Medicare Part D open enrollment starts October 15th (Today!) and continues until December 7th. The Sona team is here to answer your questions and to ensure you choose the best plan for your personal needs!
This year, we are rolling out a new service where you can schedule a free 30 minute individual consultation with a Sona pharmacist (by phone or in person). Please be sure to visit our Facebook page and click the “Book Now” button or visit this link to schedule your personalized appointment.
If you would rather give us a call without an appointment (828-298-3636), or stop by the pharmacy (805 Fairview Road, Asheville NC 28803), we are always happy to help as well!
There are several different types of Medicare Plans and they are described with a letter:
- – Part A is hospital insurance that covers inpatient stays, skilled nursing care, and some home health care. Part A is covered through Medicare taxes and does not have a premium.
- – Part B covers doctor’s office visits, outpatient care, medical supplies, and some preventative services (such as a flu shot!). There is a monthly premium for Part B.
- – Part D covers your prescription medications (think D for Drug). Part D plans can be outright, or grouped into a Medicare Advantage plan. These plans are considered “privatized” and patients have many options to choose from when picking a plan each year.
The costs for Medicare Part D plans vary from plan to plan and can be broken down into five main categories: premium, deductible, copayment/coinsurance, coverage gap, and catastrophic coverage.
The premium is a monthly fee that you pay to be enrolled in a plan. This should be included in your monthly budget when evaluating a plan, because it is an additional cost each month.
The deductible is the amount you must pay each year for your prescriptions before your Part D plan pays its share. This can vary from plan to plan and be between $0 and $415. There are many things to consider when choosing a plan with or without a deductible. For instance, plans with deductibles often create increased expenses at the beginning of the year.
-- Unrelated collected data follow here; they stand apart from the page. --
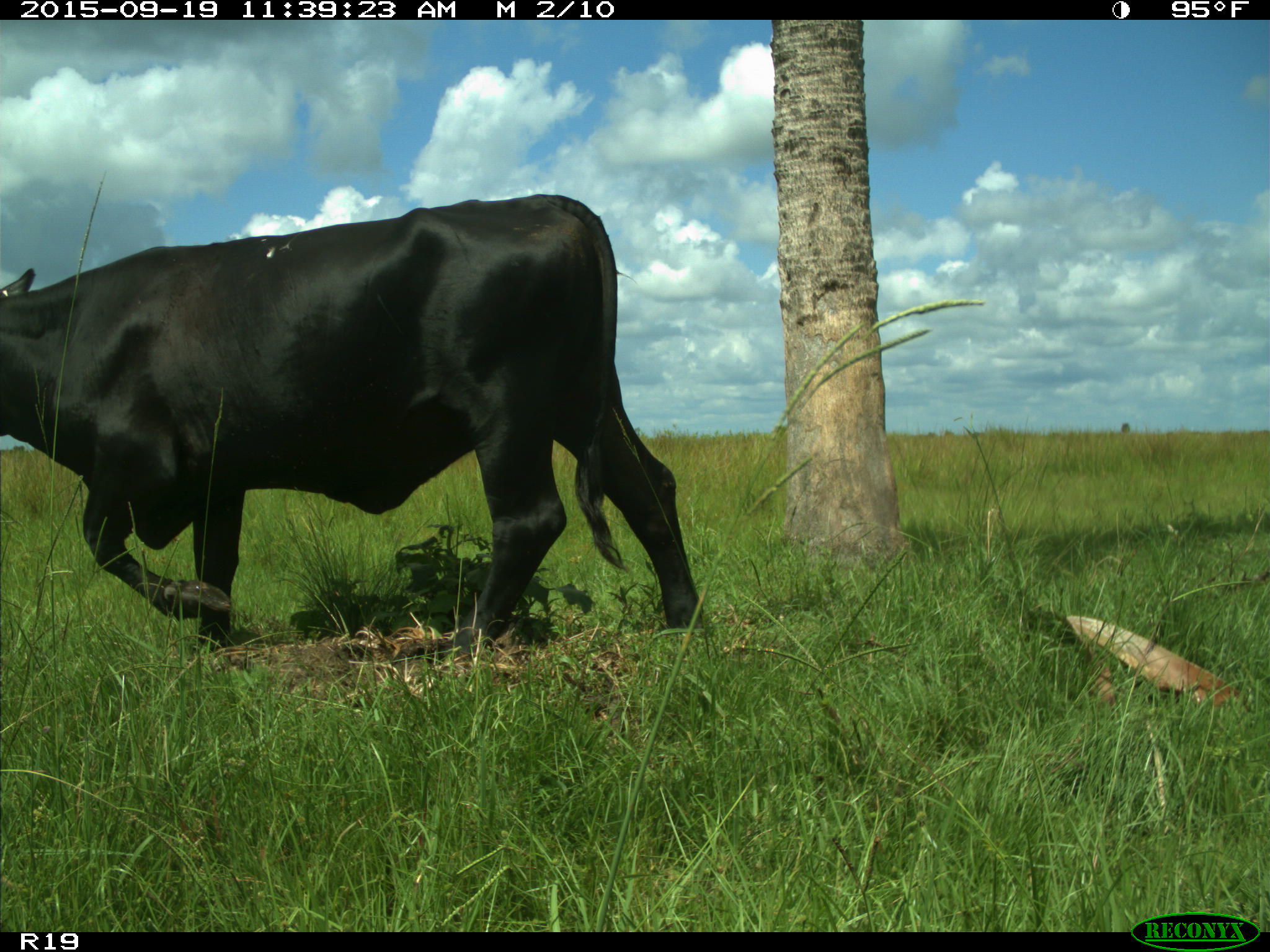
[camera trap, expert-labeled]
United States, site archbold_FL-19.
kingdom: Animalia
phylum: Chordata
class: Mammalia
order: Artiodactyla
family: Bovidae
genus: Bos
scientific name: Bos taurus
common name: domestic cow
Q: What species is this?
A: Bos taurus (domestic cow).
Higher deductibles sometimes indicate lower premiums. Lower deductibles may require lower initial out-of-pocket costs.
The copay/coinsurance portion of your medicare plan comes after the deductible is met. If your deductible is $0, you start out the year in the copay phase of your plan. A copay is a set amount that you would pay for a medication in a certain tier (for example: lisinopril may be a tier 1 medication with a $10 copay, while Xarelto may be tier 3 with a $45 copay). With coinsurance, patients pay a percentage of the cost (for example: 25% of the cost is paid by the patient, 75% is paid for the Part D plan). Each plan has different tiers or coinsurances for each medication. Copays can vary widely from plan to plan for the same medication. This is an important place to compare costs across different plans. When a patient satisfies the initial coverage limit he or she will move into the coverage gap, or donut hole. The initial coverage limit is the total retail value of formulary drug purchases (your deductible + copays/coinsurance) that you can make before entering the coverage gap. For 2019, the initial coverage limit is $3,820.
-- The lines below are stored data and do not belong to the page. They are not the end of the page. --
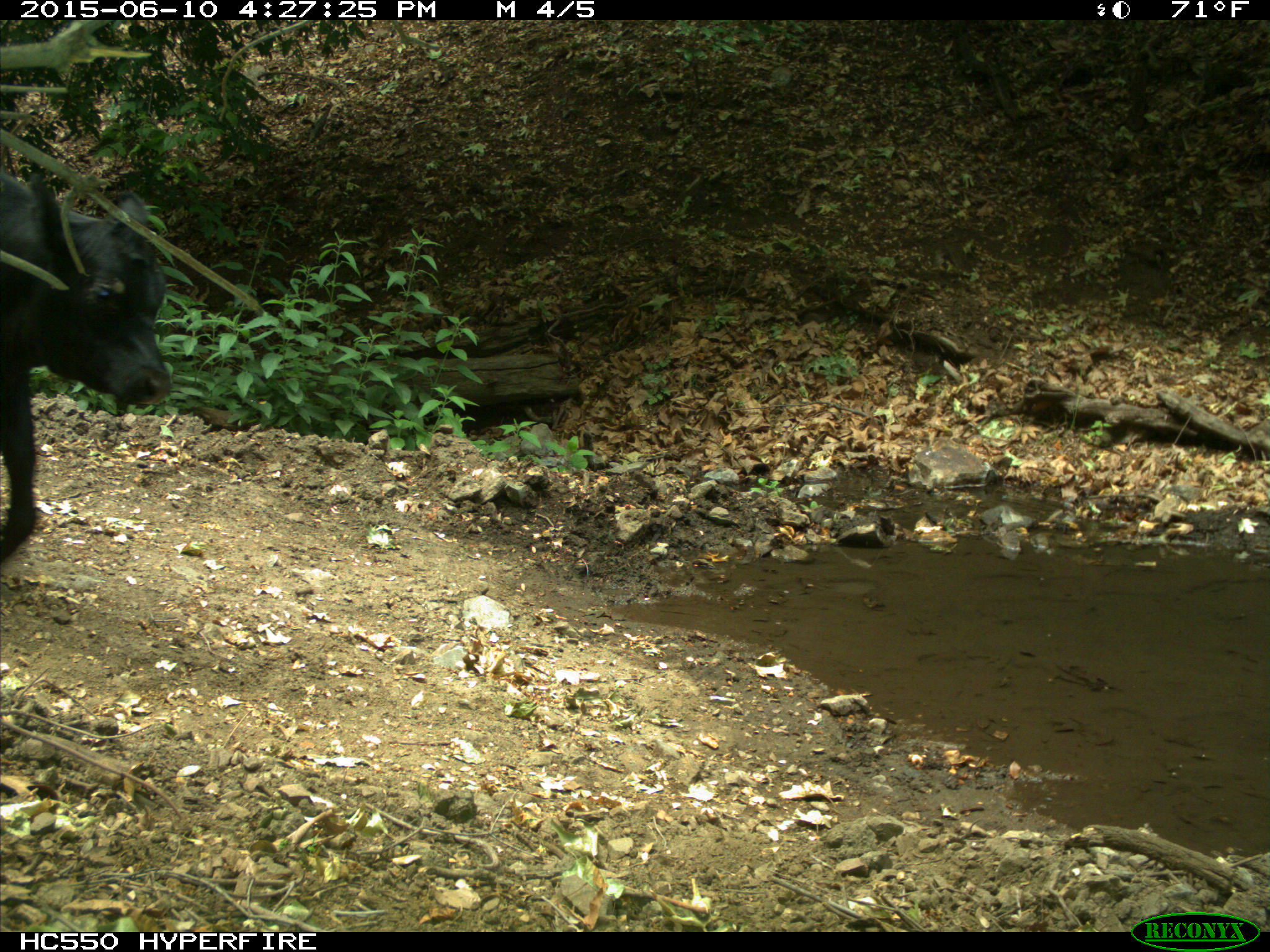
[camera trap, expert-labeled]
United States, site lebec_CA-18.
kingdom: Animalia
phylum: Chordata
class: Mammalia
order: Artiodactyla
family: Bovidae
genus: Bos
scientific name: Bos taurus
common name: domestic cow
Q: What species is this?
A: Bos taurus (domestic cow).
The coverage gap (or “donut hole”) goes into effect after a person meets the initial coverage limit. Not everyone will enter the coverage gap. While a person is in the coverage gap, brand name drugs will be covered at no more than 35% of cost. Generic drugs are covered at no more than 44% of the cost. The coverage gap ends when you spend a total of $5,100 out of pocket during the year. These out of pocket costs include: deductible, coinsurance, copayments, coverage gap payments, and 50% cost of brand name medications that is paid for by drug manufacturers during the coverage gap. Your plan premiums, pharmacy dispensing fees, and any non-covered drugs do not factor into your coverage gap total.
Next is catastrophic coverage. This happens once you spend $5,100 out of pocket and you only pay 5% or $3.40 (whichever is greater) for generics or 5% or $8.50 (whichever is greater) for brand name medications.
To complicate matters even more, these numbers change each year and some patients (for example those with a subsidy) may follow lower standards. This information is the maximum allowed by Medicare for 2019.
One final consideration when picking your Part D plan for 2019 is a plan’s Star Rating. This rating can range from one (lowest) to five stars (highest). These rankings are determined by quality of care, patient safety, drug pricing, and customer service. Medicare assigns a rating for each category, and then assigns one overall star rating.
There is a lot to consider when choosing a Part D plan. Fortunately, patients can make informed decisions by comparing their current situations to plans that will be available in 2019.
Medicare allows us at Sona Pharmacy to provide you objective information that compares plan out of pocket costs throughout the year. This will equip you to make the decision of selecting which insurance plan will best cover your current medications and fit your situation.
As you consider your options, remember that spouses are not required to be on the same plan. In fact, it is often more beneficial for each spouse to choose the best plan for their individual needs.
All Medicare Part D users can make changes to their upcoming plan for January 1, 2019 to December 31st, 2019 beginning October 15th, 2018. Some patients who are dual eligible for both Medicare and Medicaid benefits can change their plan at any time to take effect at the 1st of the following month.
If you do not know if you are dual eligible, please ask us to help you find out!